O que indica: (1) trabalho não instrumentado — há código rodando (locks, serialização, processamento em memória) que não tem spans; (2) overhead de framework não visível — tempo gasto em middleware, interceptors, ou plumbing de framework antes de chegar ao código da aplicação; (3) espera por lock ou resource — a goroutine está bloqueada aguardando algo que não é rastreável; (4) instrumentation bug — um span filho foi criado mas seu contexto não foi passado corretamente para o código que faz o trabalho real.
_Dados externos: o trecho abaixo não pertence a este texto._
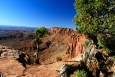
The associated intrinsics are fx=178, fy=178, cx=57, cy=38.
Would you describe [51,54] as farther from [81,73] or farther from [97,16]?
[97,16]

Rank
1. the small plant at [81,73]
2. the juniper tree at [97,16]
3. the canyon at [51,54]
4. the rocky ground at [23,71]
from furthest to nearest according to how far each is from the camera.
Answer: the canyon at [51,54]
the rocky ground at [23,71]
the small plant at [81,73]
the juniper tree at [97,16]

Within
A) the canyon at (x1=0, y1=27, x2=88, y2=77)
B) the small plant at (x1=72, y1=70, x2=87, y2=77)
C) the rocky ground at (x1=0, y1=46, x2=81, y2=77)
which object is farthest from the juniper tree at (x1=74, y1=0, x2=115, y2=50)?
the rocky ground at (x1=0, y1=46, x2=81, y2=77)

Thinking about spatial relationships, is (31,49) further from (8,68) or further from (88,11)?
(88,11)

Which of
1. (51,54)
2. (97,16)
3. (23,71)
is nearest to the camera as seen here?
(97,16)

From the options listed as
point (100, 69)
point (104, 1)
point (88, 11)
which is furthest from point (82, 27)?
point (100, 69)

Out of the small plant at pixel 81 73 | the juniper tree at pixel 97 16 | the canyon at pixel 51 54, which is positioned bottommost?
the canyon at pixel 51 54

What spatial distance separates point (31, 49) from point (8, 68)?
105141 mm

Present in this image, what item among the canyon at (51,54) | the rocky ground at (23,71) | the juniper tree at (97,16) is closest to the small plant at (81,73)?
the rocky ground at (23,71)

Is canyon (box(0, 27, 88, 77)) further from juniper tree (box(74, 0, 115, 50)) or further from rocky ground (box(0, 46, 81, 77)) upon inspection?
juniper tree (box(74, 0, 115, 50))

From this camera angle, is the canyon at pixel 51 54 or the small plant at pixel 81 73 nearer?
the small plant at pixel 81 73

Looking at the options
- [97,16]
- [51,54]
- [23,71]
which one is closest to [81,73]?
[97,16]

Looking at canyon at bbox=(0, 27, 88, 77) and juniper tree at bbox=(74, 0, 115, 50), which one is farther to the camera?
canyon at bbox=(0, 27, 88, 77)

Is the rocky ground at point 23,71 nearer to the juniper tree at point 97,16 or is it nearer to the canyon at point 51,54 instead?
the canyon at point 51,54

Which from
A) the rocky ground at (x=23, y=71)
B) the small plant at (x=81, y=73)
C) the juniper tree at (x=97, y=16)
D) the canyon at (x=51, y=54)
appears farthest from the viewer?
the canyon at (x=51, y=54)
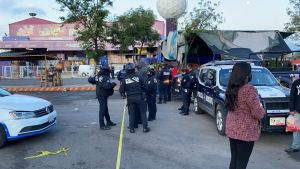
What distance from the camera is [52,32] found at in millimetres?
49500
Como investigar: um gap grande (ex: 200ms num trace de 250ms) é o sinal mais valioso — indica onde está o tempo "perdido". Adicione spans manuais na seção de código coberta pelo gap para identificar a causa. Em sistemas com pools de threads, o gap entre criar a Task e ela começar a executar pode ser significativo — é o tempo de espera na fila do pool, que indica saturação.
Referências
- paper Dapper, a Large-Scale Distributed Systems Tracing Infrastructure — Sigelman et al., Google (2010).
- docs W3C Trace Context — RFC 9532 — W3C (2023).
- docs OpenTelemetry Traces — Conceitos oficiais — CNCF.
- docs Jaeger Architecture — Jaeger Project, CNCF.
- docs Grafana Tempo — Grafana Labs.
- docs OpenTelemetry Semantic Conventions — CNCF.
- docs OTel Collector — Tail Sampling Processor — opentelemetry.io.
- livro Observability Engineering — Charity Majors, Liz Fong-Jones & George Miranda (O'Reilly, 2022).
- paper Canopy: An End-to-End Performance Tracing and Analysis System at Facebook — Kaldor et al. (SOSP, 2017).
- blog Distributed Tracing — We've Been Doing It Wrong — Cindy Sridharan.